La granularité est insuffisante. Trente observations (3 années × 10 départements), c'est peu pour de la statistique robuste. La corrélation r = 0,841 est significative au seuil de 5 % avec n = 10, mais la marge d'erreur reste large. Pour confirmer, il faudrait répliquer l'analyse sur les ~11 000 procès-verbaux niveau bureau de vote, qui existent au CEP mais n'ont jamais été publiés ouvertement.
Le Random Forest est entraîné sur du synthétique. Le score de risque de 99,9 % attribué au Nord-Est 2015 est calibré sur des distributions qu'on a fabriquées. Le modèle n'a jamais vu de données fraudées réelles. Sa puissance est donc bornée par la qualité du modèle de fraude qu'on lui a fourni.
Ces limites sont réelles. Elles n'invalident pas le résultat principal, la corrélation PV exclus × score gagnant tient, indépendamment des deux autres méthodes mais elles le situent. On a un signal cohérent, convergent, et statistiquement significatif. On n'a pas une preuve juridique.
Pourquoi ça compte
L'objet de cet exercice n'est pas de produire un acte d'accusation. La justice électorale ne se rend pas avec des scripts Python, elle se rend avec des audits institutionnels, des recomptages, des commissions d'enquête. Et ces outils ont été utilisés en 2015 par la CIEVE, qui avait déjà documenté que 92 % des procès-verbaux contenaient au moins une irrégularité.
Ce que la statistique apporte, c'est autre chose. Elle apporte un cadre objectivable, reproductible, indépendant des récits politiques. Elle dit : voici les chiffres officiels, voici la méthode publiée, voici le résultat.
Cette reproductibilité est ce qui sépare une analyse forensique d'une opinion. On peut être en désaccord avec l'interprétation, on ne peut pas être en désaccord avec le calcul.
Et pour 2026, c'est exactement le cadre dont on a besoin. Si les élections du 30 août se tiennent, leurs résultats seront contestés quoi qu'il arrive, et par tous les camps. Avoir un protocole d'analyse statistique préparé à l'avance, applicable dès la publication des données par le CEP, permet de sortir du « je le sais » pour entrer dans le « voici la mesure ».

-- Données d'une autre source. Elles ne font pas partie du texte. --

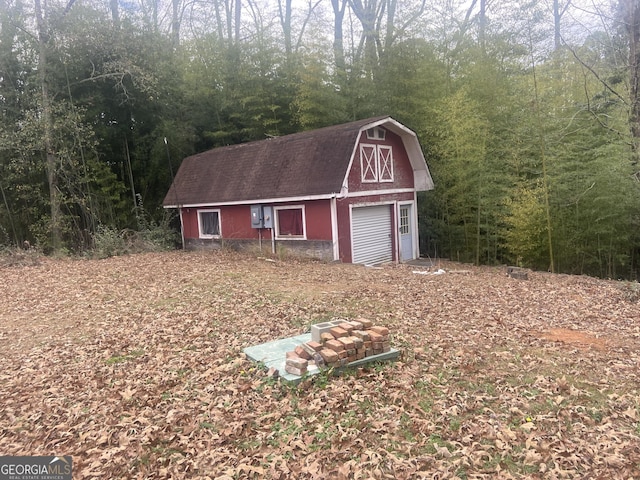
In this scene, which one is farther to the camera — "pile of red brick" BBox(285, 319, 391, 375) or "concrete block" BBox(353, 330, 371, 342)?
"concrete block" BBox(353, 330, 371, 342)

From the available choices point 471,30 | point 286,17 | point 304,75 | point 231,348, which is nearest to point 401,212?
point 304,75

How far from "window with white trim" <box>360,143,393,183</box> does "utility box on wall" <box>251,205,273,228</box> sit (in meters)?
3.01

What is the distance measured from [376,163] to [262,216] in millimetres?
3873

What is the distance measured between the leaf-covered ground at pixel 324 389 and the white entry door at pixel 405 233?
242 inches

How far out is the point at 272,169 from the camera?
13445mm

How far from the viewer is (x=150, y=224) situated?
1678cm

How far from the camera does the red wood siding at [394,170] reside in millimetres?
12438

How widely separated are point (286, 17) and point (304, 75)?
350 inches

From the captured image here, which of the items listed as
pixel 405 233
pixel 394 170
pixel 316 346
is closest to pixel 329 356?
pixel 316 346

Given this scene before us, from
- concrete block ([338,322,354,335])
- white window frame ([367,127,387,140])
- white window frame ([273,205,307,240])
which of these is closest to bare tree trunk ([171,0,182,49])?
white window frame ([273,205,307,240])

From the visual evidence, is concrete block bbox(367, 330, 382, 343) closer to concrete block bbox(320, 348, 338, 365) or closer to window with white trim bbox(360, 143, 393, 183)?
concrete block bbox(320, 348, 338, 365)

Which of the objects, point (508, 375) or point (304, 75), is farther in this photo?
point (304, 75)

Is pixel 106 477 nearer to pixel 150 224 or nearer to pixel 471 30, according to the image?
pixel 150 224

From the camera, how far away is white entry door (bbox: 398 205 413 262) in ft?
46.9
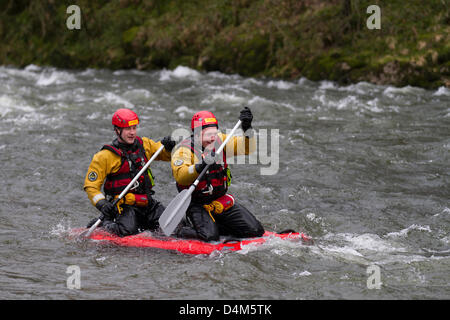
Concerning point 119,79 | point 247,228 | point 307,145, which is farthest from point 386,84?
point 247,228

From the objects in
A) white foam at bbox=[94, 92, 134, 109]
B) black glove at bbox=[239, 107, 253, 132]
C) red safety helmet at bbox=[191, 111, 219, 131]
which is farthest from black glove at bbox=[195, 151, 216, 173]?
white foam at bbox=[94, 92, 134, 109]

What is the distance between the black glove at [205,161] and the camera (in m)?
6.23

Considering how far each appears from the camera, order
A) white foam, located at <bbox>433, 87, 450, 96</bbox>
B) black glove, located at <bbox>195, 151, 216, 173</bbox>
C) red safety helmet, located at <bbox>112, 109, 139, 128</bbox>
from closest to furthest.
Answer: black glove, located at <bbox>195, 151, 216, 173</bbox> < red safety helmet, located at <bbox>112, 109, 139, 128</bbox> < white foam, located at <bbox>433, 87, 450, 96</bbox>

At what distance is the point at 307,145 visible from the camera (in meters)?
11.3

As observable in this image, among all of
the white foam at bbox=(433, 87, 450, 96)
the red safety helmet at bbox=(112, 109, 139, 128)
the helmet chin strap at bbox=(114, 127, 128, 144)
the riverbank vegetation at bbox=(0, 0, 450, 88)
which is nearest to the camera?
the red safety helmet at bbox=(112, 109, 139, 128)

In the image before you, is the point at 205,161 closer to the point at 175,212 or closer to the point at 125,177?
the point at 175,212

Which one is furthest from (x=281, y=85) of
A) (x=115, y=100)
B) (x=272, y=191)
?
(x=272, y=191)

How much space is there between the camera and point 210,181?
6625 mm

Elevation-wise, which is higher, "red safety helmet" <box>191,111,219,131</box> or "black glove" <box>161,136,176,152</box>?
"red safety helmet" <box>191,111,219,131</box>

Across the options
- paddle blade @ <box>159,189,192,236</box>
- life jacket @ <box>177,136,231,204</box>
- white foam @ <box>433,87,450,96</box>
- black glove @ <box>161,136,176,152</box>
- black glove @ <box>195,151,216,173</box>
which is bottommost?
paddle blade @ <box>159,189,192,236</box>

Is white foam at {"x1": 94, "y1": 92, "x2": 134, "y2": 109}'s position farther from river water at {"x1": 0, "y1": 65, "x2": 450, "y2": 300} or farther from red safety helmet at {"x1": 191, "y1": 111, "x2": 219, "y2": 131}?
red safety helmet at {"x1": 191, "y1": 111, "x2": 219, "y2": 131}

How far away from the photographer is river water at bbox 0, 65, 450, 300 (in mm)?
5641

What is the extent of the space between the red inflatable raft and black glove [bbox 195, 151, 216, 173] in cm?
88

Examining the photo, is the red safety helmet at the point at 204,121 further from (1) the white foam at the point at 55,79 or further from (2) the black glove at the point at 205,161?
(1) the white foam at the point at 55,79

C'est ce qu'on essaiera de faire dans le prochain dossier.
*L'étude complète, avec les résultats détaillés des trois méthodes, les tableaux par département et les figures, est disponible sur fanal.media/etudes/fanal-forensics-2010-2016-elections.
Sources principales
- Benford, F. (1938). The Law of Anomalous Numbers. PNAS, 32(4), 145–150.
- Klimek, P., Yegorov, Y., Hanel, R., & Thurner, S. (2012). Statistical detection of systematic election irregularities. PNAS, 109(41), 16469–16473.
- Levin, I. et al. (2019). Detecting election forensics. PLOS One.
- CEPR (2015). An Analysis of the October 25 Preliminary Results. cepr.net
- CEPR (2016). Breakdown of Preliminary Election Results in Haiti. cepr.net
- Mission UE-MOE (2016). Rapport final — élections Haïti. eeas.europa.eu
- CIEVE (2016). Rapport de la Commission Indépendante d'Évaluation et de Vérification Électorale.